By Gage Hodgen
The entrapment defense has existed in American criminal law since the early twentieth century and remains relevant today. As the evolution of technology has enhanced the ability of the police to monitor and engage with potential criminals, sting operations by police have become increasingly commonplace in the investigation (or manufacture) of terrorism, drug, and sex crimes. Consequently, targets of sting operations are often placed in situations in which there is a risk of improper government inducement to commit criminal acts. Despite the increased complexity and frequency of sting operations, however, claims of entrapment by defendants based on the traditional theoretical formulations of the defense are nearly always unsuccessful when raised, and, in many appropriate cases, defendants do not raise entrapment claims at all.
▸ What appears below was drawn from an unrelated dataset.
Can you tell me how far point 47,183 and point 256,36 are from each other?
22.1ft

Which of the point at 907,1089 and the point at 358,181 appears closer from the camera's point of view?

This Note proposes a statutory resuscitation of the entrapment defense to make the defense more suitable to the modern policing system. Part I examines the traditional variants of the entrapment defense as it developed in the common law of the United States as either a subjective test of the predisposition of the defendant or an objective test of the government’s conduct. Part II interrogates the stated purposes of the subjective and objective approaches. Part III explores why the entrapment defense so often fails in situations in which factors suggesting entrapment are present and demonstrates that the entrapment defense today does not serve its foundational purposes. Part IV argues that the underlying rationales of both formulations of the entrapment defense militate in favor of reformulating the defense as a set of statutory rights against certain police behaviors.